━━ Dataset extract ━━
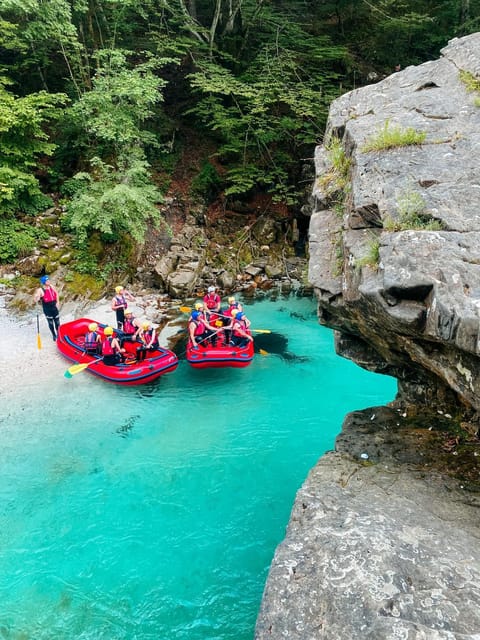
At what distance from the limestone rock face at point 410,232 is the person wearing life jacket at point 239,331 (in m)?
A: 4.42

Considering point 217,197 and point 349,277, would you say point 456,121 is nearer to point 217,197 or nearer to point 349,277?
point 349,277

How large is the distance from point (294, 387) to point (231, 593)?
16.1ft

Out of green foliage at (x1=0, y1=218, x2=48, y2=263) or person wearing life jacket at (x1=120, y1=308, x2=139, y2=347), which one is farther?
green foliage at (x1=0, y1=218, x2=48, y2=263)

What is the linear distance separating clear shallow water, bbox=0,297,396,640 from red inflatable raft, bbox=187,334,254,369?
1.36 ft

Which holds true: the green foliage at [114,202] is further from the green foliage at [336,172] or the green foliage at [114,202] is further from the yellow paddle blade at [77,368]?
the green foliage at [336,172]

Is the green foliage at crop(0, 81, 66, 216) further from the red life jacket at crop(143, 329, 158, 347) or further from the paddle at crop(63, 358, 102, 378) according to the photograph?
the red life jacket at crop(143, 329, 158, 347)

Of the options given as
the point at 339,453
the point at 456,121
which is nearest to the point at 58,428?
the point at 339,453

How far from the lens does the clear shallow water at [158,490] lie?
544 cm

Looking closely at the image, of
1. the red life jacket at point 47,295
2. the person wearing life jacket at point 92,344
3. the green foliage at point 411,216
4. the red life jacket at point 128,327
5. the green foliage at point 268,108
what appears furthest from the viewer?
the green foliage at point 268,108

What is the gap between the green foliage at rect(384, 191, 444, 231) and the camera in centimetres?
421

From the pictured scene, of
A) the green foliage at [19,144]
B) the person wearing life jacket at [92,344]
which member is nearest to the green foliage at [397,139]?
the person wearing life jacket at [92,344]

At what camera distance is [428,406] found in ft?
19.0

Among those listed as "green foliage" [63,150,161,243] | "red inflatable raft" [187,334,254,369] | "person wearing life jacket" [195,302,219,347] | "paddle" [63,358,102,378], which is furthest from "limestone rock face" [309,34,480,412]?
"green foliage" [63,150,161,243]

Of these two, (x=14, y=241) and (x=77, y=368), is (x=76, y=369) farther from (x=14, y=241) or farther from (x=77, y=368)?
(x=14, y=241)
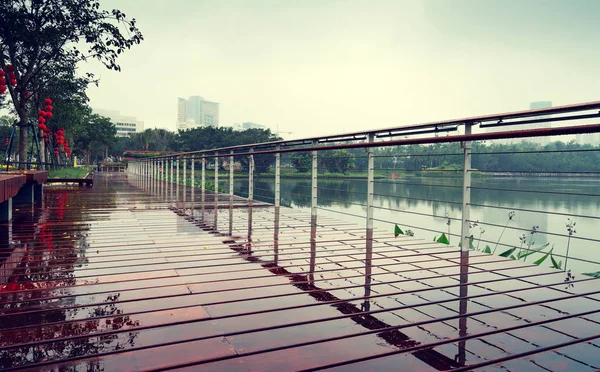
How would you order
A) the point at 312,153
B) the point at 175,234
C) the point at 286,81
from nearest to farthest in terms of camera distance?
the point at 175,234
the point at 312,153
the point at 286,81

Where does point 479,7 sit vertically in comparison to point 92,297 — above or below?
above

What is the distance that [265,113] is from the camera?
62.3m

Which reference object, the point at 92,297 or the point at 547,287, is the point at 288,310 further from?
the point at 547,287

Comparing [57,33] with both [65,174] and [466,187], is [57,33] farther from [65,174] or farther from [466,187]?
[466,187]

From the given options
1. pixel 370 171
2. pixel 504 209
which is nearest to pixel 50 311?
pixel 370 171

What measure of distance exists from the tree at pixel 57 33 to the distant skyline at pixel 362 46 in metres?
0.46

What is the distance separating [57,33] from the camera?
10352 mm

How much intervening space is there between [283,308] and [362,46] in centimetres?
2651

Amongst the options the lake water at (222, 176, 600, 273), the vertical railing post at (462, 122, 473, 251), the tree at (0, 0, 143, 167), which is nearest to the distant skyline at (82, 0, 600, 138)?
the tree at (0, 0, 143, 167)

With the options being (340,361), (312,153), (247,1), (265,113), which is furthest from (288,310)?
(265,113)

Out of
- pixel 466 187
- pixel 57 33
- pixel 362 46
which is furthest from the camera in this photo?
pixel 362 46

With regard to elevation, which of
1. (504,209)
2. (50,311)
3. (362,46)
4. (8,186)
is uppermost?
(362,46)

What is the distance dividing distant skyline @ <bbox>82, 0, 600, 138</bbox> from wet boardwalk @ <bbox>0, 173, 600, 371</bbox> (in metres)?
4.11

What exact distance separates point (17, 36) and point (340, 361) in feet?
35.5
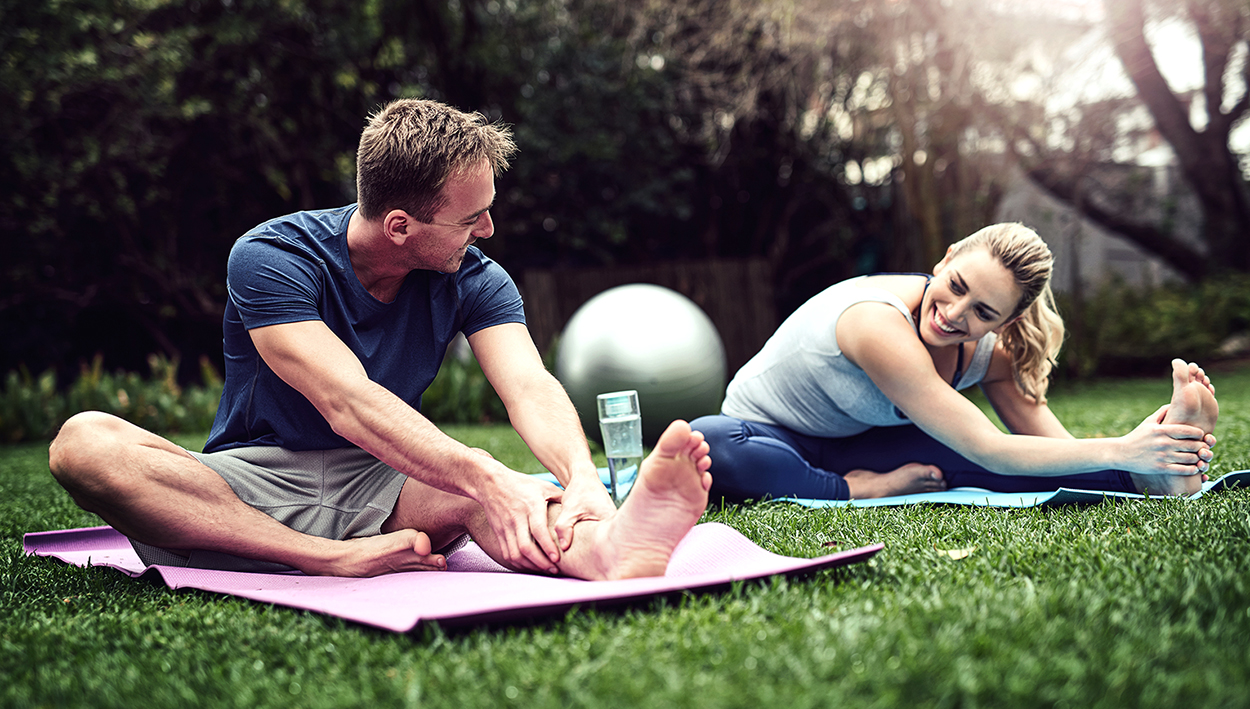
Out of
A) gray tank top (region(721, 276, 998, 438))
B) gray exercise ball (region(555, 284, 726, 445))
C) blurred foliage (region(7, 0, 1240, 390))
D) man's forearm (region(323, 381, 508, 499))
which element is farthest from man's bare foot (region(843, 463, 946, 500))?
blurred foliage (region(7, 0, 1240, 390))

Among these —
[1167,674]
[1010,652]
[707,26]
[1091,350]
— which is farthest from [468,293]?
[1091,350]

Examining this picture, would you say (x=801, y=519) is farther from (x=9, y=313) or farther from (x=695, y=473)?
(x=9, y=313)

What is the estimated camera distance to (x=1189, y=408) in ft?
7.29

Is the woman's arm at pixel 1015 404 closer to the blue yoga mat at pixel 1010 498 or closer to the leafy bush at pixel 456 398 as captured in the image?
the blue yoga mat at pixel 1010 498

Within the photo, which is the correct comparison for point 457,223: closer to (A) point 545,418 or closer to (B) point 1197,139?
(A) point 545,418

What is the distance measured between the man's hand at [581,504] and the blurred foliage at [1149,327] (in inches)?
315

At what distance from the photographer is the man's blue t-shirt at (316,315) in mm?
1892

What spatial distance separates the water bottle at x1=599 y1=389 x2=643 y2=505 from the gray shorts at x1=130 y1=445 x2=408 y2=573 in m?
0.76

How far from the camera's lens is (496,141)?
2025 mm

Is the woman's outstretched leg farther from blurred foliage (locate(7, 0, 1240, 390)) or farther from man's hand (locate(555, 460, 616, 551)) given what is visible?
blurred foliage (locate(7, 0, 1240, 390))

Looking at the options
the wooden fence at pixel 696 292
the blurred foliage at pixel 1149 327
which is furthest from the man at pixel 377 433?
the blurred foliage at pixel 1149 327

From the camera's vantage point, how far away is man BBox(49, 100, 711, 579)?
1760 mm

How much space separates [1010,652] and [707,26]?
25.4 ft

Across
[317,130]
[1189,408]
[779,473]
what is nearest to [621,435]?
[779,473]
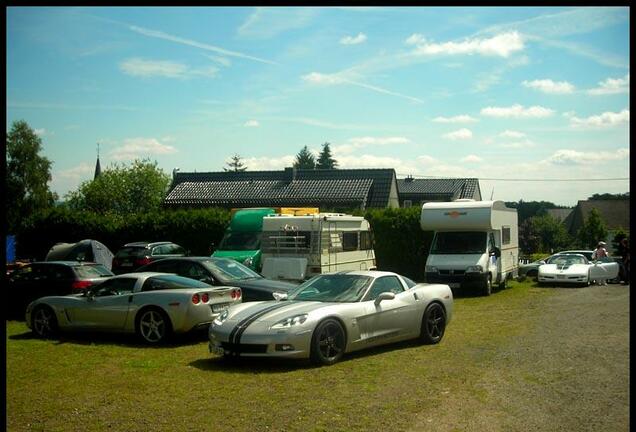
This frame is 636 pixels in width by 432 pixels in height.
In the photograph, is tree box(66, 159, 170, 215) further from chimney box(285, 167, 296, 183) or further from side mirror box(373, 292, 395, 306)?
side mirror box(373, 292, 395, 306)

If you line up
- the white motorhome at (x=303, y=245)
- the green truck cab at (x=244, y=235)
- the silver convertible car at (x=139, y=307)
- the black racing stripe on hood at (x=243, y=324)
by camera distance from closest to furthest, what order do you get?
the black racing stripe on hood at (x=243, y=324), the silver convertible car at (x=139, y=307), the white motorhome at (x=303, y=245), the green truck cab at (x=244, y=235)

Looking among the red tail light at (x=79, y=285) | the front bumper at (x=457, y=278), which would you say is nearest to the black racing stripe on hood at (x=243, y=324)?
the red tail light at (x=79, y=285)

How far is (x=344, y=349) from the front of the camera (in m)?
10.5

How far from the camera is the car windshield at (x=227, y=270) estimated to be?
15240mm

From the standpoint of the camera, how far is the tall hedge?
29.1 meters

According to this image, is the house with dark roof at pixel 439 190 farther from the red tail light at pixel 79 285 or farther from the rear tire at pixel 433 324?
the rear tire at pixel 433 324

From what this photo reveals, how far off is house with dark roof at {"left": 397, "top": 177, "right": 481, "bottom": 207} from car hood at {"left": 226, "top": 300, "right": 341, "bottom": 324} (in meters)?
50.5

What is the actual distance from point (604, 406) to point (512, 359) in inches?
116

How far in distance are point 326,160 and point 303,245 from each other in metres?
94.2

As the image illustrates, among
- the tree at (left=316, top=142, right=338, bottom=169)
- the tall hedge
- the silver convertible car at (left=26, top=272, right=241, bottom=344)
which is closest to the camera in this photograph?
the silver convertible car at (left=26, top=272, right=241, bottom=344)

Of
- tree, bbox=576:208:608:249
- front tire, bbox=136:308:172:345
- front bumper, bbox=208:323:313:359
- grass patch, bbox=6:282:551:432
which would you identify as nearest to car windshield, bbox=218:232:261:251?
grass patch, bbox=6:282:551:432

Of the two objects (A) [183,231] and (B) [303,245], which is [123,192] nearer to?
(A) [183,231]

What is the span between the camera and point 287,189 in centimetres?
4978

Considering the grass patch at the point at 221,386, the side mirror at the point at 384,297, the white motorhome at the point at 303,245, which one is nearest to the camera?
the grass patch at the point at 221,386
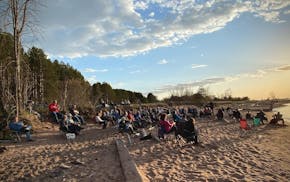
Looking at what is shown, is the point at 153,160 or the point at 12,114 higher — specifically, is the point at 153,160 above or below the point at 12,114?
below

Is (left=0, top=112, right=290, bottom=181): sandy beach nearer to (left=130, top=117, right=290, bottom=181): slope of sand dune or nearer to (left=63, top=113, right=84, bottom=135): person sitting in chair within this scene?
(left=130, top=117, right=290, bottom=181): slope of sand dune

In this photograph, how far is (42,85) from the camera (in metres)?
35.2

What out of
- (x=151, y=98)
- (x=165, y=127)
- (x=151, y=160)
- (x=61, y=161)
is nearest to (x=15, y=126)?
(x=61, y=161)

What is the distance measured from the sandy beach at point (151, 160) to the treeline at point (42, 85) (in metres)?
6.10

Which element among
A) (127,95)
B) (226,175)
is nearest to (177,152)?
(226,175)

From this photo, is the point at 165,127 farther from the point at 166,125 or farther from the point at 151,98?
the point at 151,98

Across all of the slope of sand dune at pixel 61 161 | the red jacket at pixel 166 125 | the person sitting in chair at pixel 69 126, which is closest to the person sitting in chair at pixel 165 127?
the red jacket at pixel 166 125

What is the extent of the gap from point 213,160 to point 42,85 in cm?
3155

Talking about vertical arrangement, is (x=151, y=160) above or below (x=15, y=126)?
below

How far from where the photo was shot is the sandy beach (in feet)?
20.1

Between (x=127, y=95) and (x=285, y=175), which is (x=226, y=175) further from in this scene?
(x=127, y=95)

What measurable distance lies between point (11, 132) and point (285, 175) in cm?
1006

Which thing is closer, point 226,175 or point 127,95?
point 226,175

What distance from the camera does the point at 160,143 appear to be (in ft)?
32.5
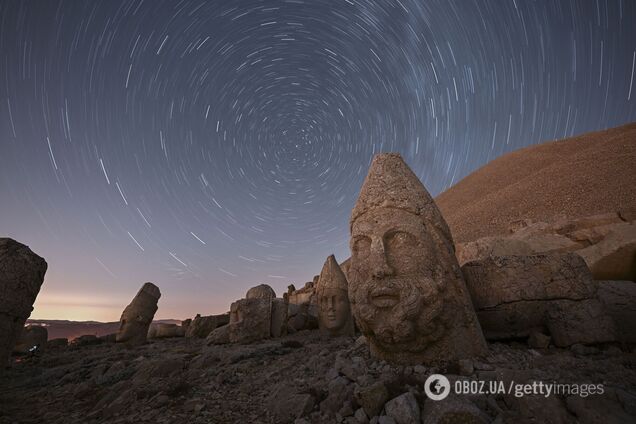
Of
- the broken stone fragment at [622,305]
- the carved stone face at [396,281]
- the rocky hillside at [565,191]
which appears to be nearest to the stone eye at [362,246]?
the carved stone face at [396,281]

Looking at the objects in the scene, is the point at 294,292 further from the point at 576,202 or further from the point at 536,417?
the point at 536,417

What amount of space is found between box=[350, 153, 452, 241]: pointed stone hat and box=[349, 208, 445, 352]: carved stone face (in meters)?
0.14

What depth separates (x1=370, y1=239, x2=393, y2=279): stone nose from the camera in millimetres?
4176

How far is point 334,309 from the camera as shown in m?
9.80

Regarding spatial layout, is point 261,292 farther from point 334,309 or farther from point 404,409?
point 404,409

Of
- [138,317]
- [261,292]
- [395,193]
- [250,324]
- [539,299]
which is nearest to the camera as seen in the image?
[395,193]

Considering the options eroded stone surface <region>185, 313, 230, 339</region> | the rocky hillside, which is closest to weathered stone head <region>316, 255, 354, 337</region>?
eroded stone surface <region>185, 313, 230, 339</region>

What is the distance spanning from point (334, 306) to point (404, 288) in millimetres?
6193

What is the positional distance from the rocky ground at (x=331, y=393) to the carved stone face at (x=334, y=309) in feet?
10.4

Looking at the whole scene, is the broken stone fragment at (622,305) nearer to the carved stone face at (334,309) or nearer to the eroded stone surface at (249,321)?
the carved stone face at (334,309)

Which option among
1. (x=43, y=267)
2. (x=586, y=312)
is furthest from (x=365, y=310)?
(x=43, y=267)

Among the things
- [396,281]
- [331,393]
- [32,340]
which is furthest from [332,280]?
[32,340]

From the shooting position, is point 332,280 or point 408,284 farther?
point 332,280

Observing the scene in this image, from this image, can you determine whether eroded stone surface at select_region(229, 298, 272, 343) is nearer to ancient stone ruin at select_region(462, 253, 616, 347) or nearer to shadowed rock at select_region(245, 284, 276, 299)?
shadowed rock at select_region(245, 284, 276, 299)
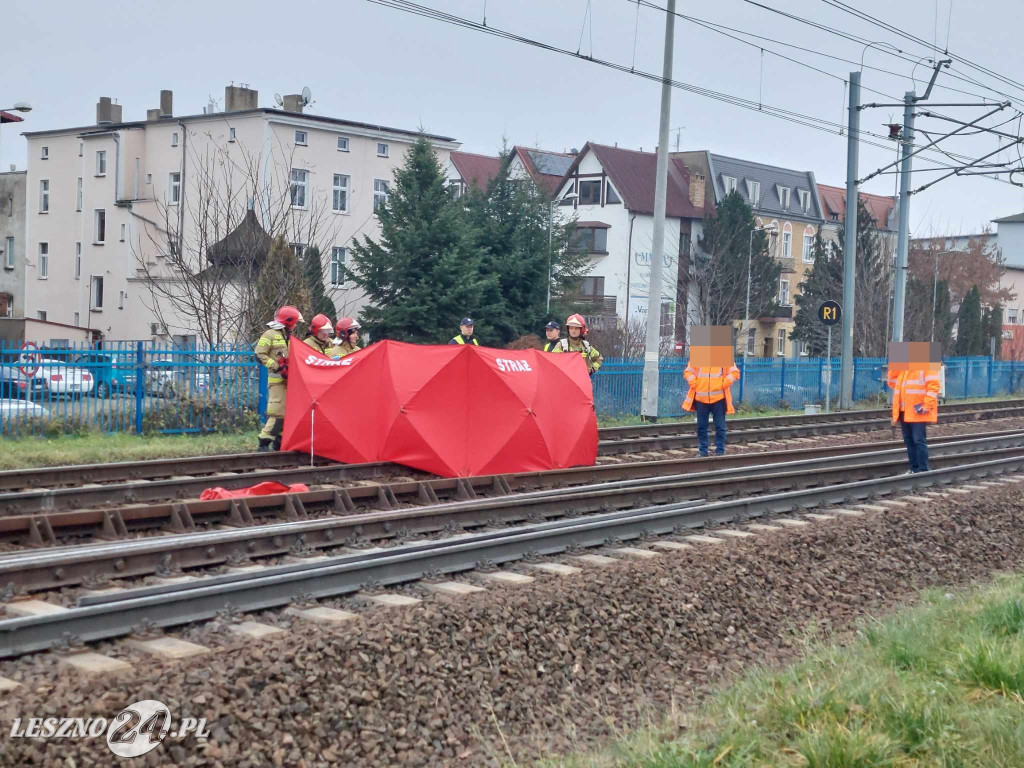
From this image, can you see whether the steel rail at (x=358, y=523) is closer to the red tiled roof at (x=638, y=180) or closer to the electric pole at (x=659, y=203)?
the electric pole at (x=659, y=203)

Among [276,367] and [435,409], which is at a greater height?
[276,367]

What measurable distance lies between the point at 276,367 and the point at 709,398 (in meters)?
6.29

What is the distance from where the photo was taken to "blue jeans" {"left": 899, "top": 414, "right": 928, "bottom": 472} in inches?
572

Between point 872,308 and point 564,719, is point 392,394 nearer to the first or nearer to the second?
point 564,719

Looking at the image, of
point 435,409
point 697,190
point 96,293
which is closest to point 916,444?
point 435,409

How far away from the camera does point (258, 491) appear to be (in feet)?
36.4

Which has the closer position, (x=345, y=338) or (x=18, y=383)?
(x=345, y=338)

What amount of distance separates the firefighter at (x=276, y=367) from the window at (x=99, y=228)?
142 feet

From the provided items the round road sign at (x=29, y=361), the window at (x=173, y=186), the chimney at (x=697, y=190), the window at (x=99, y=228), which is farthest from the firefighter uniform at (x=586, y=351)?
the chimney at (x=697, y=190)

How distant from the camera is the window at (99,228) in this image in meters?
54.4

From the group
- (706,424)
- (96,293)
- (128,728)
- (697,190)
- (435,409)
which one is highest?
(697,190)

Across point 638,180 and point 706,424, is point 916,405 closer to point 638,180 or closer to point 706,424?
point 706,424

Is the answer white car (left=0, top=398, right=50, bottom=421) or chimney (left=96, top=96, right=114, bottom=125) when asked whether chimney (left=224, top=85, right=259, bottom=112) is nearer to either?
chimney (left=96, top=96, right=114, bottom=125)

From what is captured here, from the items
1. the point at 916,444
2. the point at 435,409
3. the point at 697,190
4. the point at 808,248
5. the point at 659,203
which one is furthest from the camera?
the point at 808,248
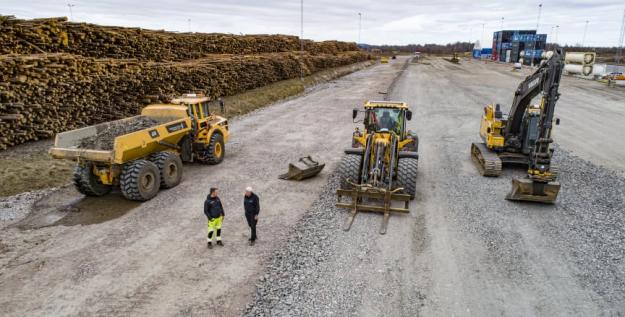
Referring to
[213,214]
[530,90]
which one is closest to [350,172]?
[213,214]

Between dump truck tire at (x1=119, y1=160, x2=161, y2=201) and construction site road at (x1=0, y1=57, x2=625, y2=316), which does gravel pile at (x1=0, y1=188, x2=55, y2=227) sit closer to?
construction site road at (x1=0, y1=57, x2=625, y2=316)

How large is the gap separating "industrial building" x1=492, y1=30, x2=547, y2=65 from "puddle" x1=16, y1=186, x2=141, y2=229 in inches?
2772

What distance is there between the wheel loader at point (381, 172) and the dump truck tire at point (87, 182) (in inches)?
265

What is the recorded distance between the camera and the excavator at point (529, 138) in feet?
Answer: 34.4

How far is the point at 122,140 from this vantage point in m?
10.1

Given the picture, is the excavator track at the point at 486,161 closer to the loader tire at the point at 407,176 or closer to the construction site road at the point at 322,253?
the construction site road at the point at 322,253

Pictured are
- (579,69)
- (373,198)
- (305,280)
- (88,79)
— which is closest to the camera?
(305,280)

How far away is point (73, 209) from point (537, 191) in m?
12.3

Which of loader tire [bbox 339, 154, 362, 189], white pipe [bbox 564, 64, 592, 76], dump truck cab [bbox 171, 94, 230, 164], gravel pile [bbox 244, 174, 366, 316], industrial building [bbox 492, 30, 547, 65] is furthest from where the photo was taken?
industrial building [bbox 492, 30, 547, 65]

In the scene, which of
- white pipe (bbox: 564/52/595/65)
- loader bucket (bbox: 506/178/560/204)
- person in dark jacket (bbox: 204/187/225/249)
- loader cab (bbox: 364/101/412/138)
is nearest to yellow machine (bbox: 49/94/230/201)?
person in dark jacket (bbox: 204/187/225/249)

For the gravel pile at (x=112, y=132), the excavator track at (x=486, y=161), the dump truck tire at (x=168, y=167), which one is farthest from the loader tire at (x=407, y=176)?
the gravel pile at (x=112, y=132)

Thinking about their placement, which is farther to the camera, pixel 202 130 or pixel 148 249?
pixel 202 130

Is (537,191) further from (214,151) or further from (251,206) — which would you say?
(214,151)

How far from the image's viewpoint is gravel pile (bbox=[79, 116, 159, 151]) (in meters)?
━━━
Stated task:
Copy exactly the line containing "For the gravel" and every line after it, ending with the last line of the records above.

The answer:
For the gravel pile at (x=112, y=132), the excavator track at (x=486, y=161), the dump truck tire at (x=168, y=167), which one is farthest from the loader tire at (x=407, y=176)?
the gravel pile at (x=112, y=132)

Thinking about their placement, which is farther to the camera, pixel 202 130 or pixel 148 249?
pixel 202 130

Is (537,191) further from (214,151) or further from (251,206) — which would you say?
(214,151)

How far from the image's viewpoint is gravel pile (bbox=[79, 116, 159, 151]) (in meters)?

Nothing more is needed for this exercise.